1) Should the content of economics degrees change? Why? Why not?

I guess you mean should we change what we teach young economists, and of course the only answer is “of course!” What we teach young physicists and biologists and doctors and civil engineers changes as we learn more about those things, and economics is no different.

2) Has the criticism of economics been exaggerated after the 2008 crisis? To what extent is the current debate on content useful?

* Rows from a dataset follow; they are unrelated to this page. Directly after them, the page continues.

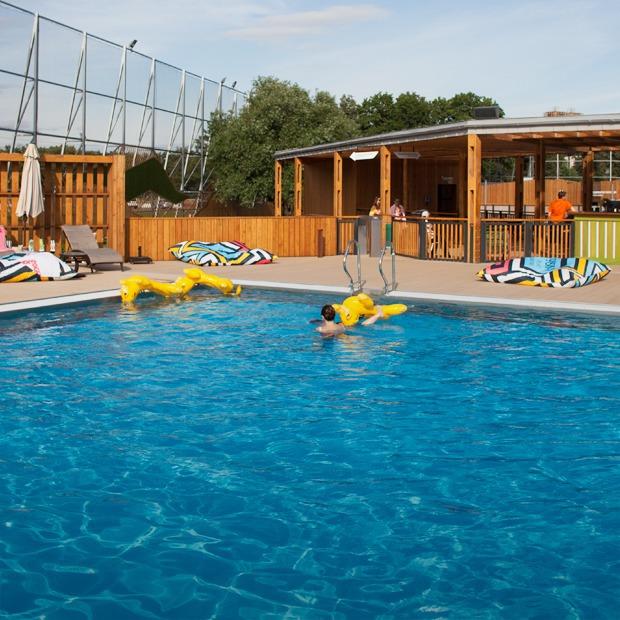 Жизнь — курорт: Пять новых открытых бассейнов в Москве — Гид The Village на The Village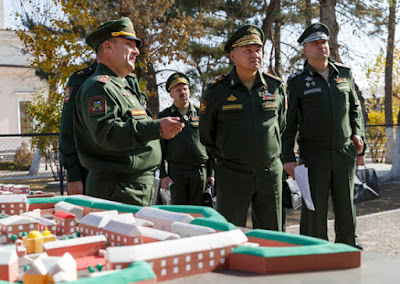 Russian troops on Ukraine border 'ready to defend country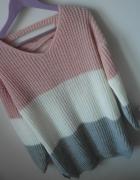 Sweterek z wiązaniem na plecach trojkolorowy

I think the 2008 crisis has been useful for pointing out that economics is, in many of its parts, still a very young science. For an analogy, think of medicine, which is the part of biology that we most often look to for advice, and is also a young science in many of its parts. Each year we worry that there might be an influenza epidemic due to whatever new strain of flu is observed in Asia that year, and each year vaccines are prepared, in an attempt to avert a disaster like the influenza pandemic of 1918. So far we've been lucky, but it’s not because we have a deep understanding of what could cause another epidemic or how to prevent it. But if another epidemic occurs, we’ll need to rely more on doctors and medicine, not less. So, while we need to understand epidemics better, that’s not a deep criticism of medicine, just an acknowledgement of some of its current limitations. Similarly for economic crises, and economics.

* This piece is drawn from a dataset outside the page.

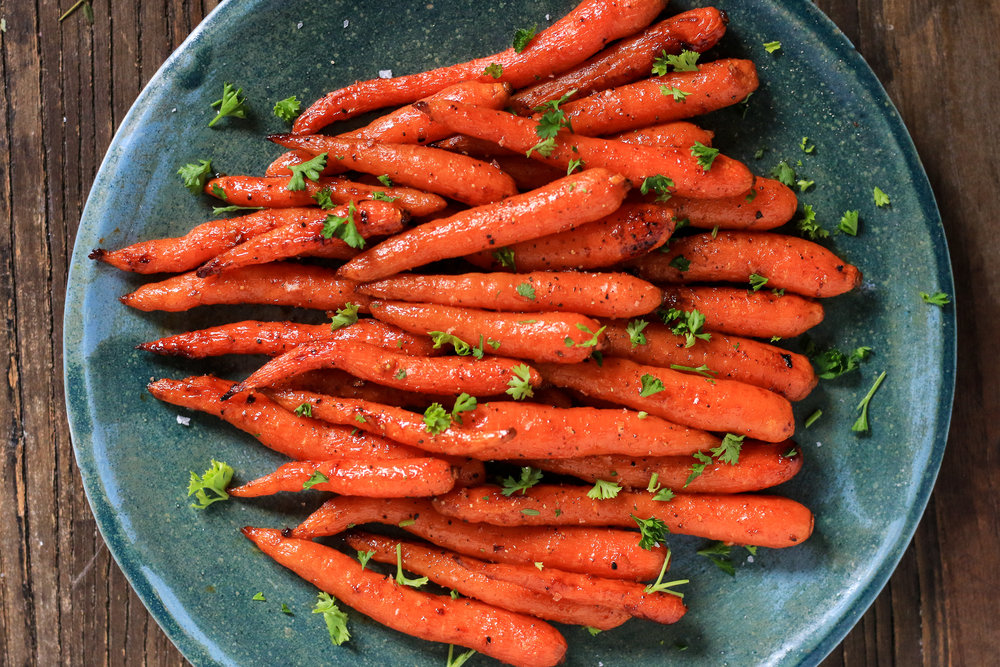 Roasted Carrots with Harissa Pomegranate Glaze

3) What changes should be made?

One of the things we’re devoting more attention to at Stanford is the kind of economic engineering called market design, which pays attention to the detailed rules by which particular marketplaces operate, and to experimental economics, which gives us a tool to better understand how people behave in economic environments.

4) Has economics teaching become too wedded to scientific pretension? Was excessive faith invested in abstract mathematical models?

Abstract mathematical models are very useful, in combination with other kinds of investigation. A lot of my work is devoted to market design, and my colleagues and I build a lot of marketplaces that have some of their ancestry in abstract mathematical models (including some of those explored by the famous Brazilian economist Marilda Sotomayor, in whose honor there is a conference next week). Mathematical models are becoming increasingly important as we start to explore really big data sets, since not only do you need mathematical tools to test hypotheses on data, you need models to even suggest what hypotheses you should be testing. Theory and observation work best in combination…
On this last point one of the top economic theorists in the area of the theory of the firm and contract theory, Oliver Hart, has noted (and this would be my answer to Matt Nolan's recent Discussion Tuesday question),
Although theory may not be as prominent as it once was, it remains essential for understanding the (increasingly) complex world we live in. One cannot analyze the bewildering amount of data now available without the organizing framework that theory provides. I would also suggest that one cannot understand the extraordinary events that we have recently witnessed, such as the financial crisis, or make sensible policy recommendations in response to these events, without the organizing framework of theory.
So for those who seem to think data can do everything, and we should therefore stop teaching theory, I don't think so. Empirical work is only as good as the theory underlying it. So, no, running a million regressions and picking the one that confirms your prejudices isn't how you do good economics.